— begin —

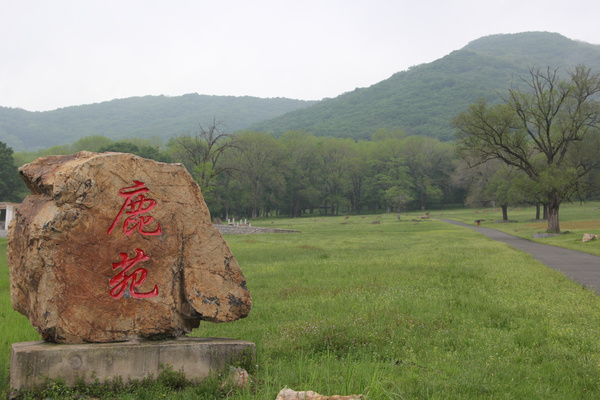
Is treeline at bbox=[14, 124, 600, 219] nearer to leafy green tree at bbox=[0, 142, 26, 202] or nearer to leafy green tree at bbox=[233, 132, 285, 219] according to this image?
leafy green tree at bbox=[233, 132, 285, 219]

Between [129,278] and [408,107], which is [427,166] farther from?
[129,278]

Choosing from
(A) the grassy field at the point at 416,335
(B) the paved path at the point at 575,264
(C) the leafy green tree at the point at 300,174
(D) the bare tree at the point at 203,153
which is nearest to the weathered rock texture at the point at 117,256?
(A) the grassy field at the point at 416,335

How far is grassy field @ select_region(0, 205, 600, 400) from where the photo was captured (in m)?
5.38

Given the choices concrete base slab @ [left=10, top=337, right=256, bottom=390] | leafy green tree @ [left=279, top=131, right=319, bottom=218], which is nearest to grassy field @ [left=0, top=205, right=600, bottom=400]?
concrete base slab @ [left=10, top=337, right=256, bottom=390]

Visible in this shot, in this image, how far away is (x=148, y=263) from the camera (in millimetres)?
6227

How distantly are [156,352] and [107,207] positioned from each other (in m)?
2.07

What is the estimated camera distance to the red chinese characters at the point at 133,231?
6074 millimetres

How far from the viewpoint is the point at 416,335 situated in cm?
746

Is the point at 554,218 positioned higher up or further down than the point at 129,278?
→ further down

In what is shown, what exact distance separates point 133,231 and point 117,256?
15.5 inches

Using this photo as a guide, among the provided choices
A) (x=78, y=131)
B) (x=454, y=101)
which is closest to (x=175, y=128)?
(x=78, y=131)

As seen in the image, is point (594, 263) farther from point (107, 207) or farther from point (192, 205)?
point (107, 207)

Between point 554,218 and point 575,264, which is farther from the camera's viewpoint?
point 554,218

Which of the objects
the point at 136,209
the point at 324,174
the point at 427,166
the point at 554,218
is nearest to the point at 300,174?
the point at 324,174
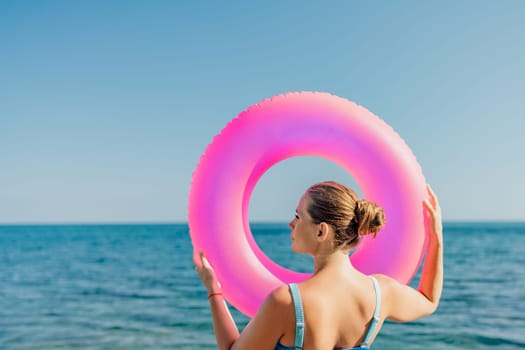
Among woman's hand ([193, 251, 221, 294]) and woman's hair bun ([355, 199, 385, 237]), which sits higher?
woman's hair bun ([355, 199, 385, 237])

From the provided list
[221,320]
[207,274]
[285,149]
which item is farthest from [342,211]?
[285,149]

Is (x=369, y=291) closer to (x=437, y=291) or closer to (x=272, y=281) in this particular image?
(x=437, y=291)

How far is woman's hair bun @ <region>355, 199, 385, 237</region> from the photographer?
1.80 m

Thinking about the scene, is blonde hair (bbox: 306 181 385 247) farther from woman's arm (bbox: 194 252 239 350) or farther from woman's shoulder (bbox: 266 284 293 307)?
woman's arm (bbox: 194 252 239 350)

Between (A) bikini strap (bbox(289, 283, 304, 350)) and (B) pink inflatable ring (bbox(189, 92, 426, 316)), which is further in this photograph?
(B) pink inflatable ring (bbox(189, 92, 426, 316))

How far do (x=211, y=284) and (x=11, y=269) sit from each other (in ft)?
76.9

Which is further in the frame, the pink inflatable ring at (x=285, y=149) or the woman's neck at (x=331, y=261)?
the pink inflatable ring at (x=285, y=149)

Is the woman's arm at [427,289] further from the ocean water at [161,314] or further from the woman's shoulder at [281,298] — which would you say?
the ocean water at [161,314]

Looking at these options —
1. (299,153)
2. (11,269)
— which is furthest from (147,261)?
(299,153)

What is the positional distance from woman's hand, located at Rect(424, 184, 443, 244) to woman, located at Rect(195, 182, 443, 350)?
1.42ft

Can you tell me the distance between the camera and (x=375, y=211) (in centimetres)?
182

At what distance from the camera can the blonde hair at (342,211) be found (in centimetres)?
178

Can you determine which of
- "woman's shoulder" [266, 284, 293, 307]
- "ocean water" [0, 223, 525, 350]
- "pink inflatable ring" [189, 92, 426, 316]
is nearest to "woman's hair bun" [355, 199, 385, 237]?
"woman's shoulder" [266, 284, 293, 307]

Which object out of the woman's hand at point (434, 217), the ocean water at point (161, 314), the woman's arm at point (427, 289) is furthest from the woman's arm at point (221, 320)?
the ocean water at point (161, 314)
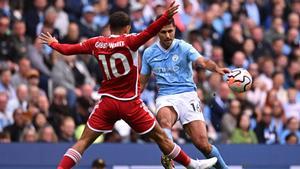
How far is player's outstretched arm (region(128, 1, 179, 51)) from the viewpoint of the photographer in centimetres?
1488

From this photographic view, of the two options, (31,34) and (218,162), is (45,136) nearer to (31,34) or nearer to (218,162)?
(31,34)

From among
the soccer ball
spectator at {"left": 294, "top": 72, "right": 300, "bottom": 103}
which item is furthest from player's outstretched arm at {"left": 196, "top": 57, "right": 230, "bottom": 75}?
spectator at {"left": 294, "top": 72, "right": 300, "bottom": 103}

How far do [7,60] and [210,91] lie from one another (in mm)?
4309

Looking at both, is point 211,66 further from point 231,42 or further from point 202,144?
point 231,42

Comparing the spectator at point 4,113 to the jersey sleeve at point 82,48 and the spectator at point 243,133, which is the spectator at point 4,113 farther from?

— end —

PROMPT >>
Turn all of the items above into a JSON list of strings, one string per line, skipping blank lines. Leave out the pictures.

COMPLETE RESPONSE >>
[
  "Is treeline at bbox=[14, 124, 600, 219] nearer to leafy green tree at bbox=[0, 142, 26, 202] or nearer to leafy green tree at bbox=[233, 132, 285, 219] according to this image?",
  "leafy green tree at bbox=[233, 132, 285, 219]",
  "Between [129,278] and [408,107], which is [427,166] farther from?",
  "[129,278]",
  "Choosing from",
  "(A) the grassy field at the point at 416,335",
  "(B) the paved path at the point at 575,264",
  "(C) the leafy green tree at the point at 300,174",
  "(D) the bare tree at the point at 203,153",
  "which is nearest to the weathered rock texture at the point at 117,256?",
  "(A) the grassy field at the point at 416,335",
  "How far is grassy field @ select_region(0, 205, 600, 400) from where the photo was captured (in m)?",
  "5.38",
  "Given the choices concrete base slab @ [left=10, top=337, right=256, bottom=390] | leafy green tree @ [left=279, top=131, right=319, bottom=218], which is nearest to grassy field @ [left=0, top=205, right=600, bottom=400]?",
  "concrete base slab @ [left=10, top=337, right=256, bottom=390]",
  "Visible in this shot, in this image, how far away is (x=148, y=263) from the camera (in millimetres)?",
  "6227",
  "How distantly are [156,352] and [107,207] positioned from each other (in m)?",
  "2.07",
  "What is the estimated camera distance to the red chinese characters at the point at 133,231?",
  "6074 millimetres",
  "How far from the viewpoint is the point at 416,335 situated in cm?",
  "746",
  "Is the point at 554,218 positioned higher up or further down than the point at 129,278?",
  "→ further down",
  "In what is shown, what exact distance separates point 133,231 and point 117,256?",
  "15.5 inches",
  "Using this photo as a guide, among the provided choices",
  "A) (x=78, y=131)",
  "B) (x=454, y=101)",
  "which is closest to (x=175, y=128)?",
  "(x=78, y=131)",
  "As seen in the image, is point (594, 263) farther from point (107, 207) or farther from point (192, 205)?",
  "point (107, 207)",
  "Between point 554,218 and point 575,264, which is farther from the camera's viewpoint?",
  "point 554,218",
  "Which of the objects",
  "the point at 136,209",
  "the point at 324,174",
  "the point at 427,166",
  "the point at 554,218",
  "is nearest to the point at 300,174?",
  "the point at 324,174",
  "Among woman's hand ([193, 251, 221, 294]) and woman's hair bun ([355, 199, 385, 237]), which sits higher?",
  "woman's hair bun ([355, 199, 385, 237])",
  "From the provided list",
  "[221,320]",
  "[207,274]",
  "[285,149]",
  "which item is farthest from [342,211]?",
  "[285,149]",
  "Is (x=369, y=291) closer to (x=437, y=291) or closer to (x=272, y=281) in this particular image?",
  "(x=437, y=291)",
  "How far is woman's hair bun @ <region>355, 199, 385, 237</region> from the photographer?",
  "1.80 m",
  "Thinking about the scene, is blonde hair (bbox: 306 181 385 247) farther from woman's arm (bbox: 194 252 239 350) or farther from woman's shoulder (bbox: 266 284 293 307)?",
  "woman's arm (bbox: 194 252 239 350)",
  "Between (A) bikini strap (bbox(289, 283, 304, 350)) and (B) pink inflatable ring (bbox(189, 92, 426, 316)), which is further in this photograph?",
  "(B) pink inflatable ring (bbox(189, 92, 426, 316))",
  "How far do (x=211, y=284) and (x=11, y=269) sit from each other (in ft)?",
  "76.9",
  "Which is further in the frame, the pink inflatable ring at (x=285, y=149) or the woman's neck at (x=331, y=261)?",
  "the pink inflatable ring at (x=285, y=149)",
  "Is the woman's arm at [427,289] further from the ocean water at [161,314] or further from the woman's shoulder at [281,298] — which would you say?",
  "the ocean water at [161,314]",
  "Looking at these options —",
  "1. (299,153)",
  "2. (11,269)",
  "— which is furthest from (147,261)?",
  "(299,153)",
  "What is the positional distance from woman's hand, located at Rect(424, 184, 443, 244) to woman, located at Rect(195, 182, 443, 350)?",
  "1.42ft",
  "Can you tell me the distance between the camera and (x=375, y=211) (in centimetres)?",
  "182",
  "At what distance from the camera can the blonde hair at (342,211) be found (in centimetres)?",
  "178",
  "Can you determine which of",
  "- \"woman's shoulder\" [266, 284, 293, 307]",
  "- \"ocean water\" [0, 223, 525, 350]",
  "- \"pink inflatable ring\" [189, 92, 426, 316]",
  "is nearest to \"woman's hair bun\" [355, 199, 385, 237]?",
  "\"woman's shoulder\" [266, 284, 293, 307]",
  "Which object out of the woman's hand at point (434, 217), the ocean water at point (161, 314), the woman's arm at point (427, 289) is furthest from the woman's arm at point (221, 320)?",
  "the ocean water at point (161, 314)",
  "How far is player's outstretched arm (region(128, 1, 179, 51)) from the viewpoint of the photographer in centimetres?",
  "1488",
  "From this photographic view, of the two options, (31,34) and (218,162), is (45,136) nearer to (31,34) or nearer to (218,162)?",
  "(31,34)",
  "From among",
  "the soccer ball",
  "spectator at {\"left\": 294, \"top\": 72, \"right\": 300, \"bottom\": 103}",
  "which item is furthest from player's outstretched arm at {\"left\": 196, \"top\": 57, \"right\": 230, \"bottom\": 75}?",
  "spectator at {\"left\": 294, \"top\": 72, \"right\": 300, \"bottom\": 103}",
  "How far do [7,60] and [210,91] lie from one another (in mm)?",
  "4309",
  "Looking at both, is point 211,66 further from point 231,42 or further from point 202,144?",
  "point 231,42",
  "Comparing the spectator at point 4,113 to the jersey sleeve at point 82,48 and the spectator at point 243,133, which is the spectator at point 4,113 farther from?"
]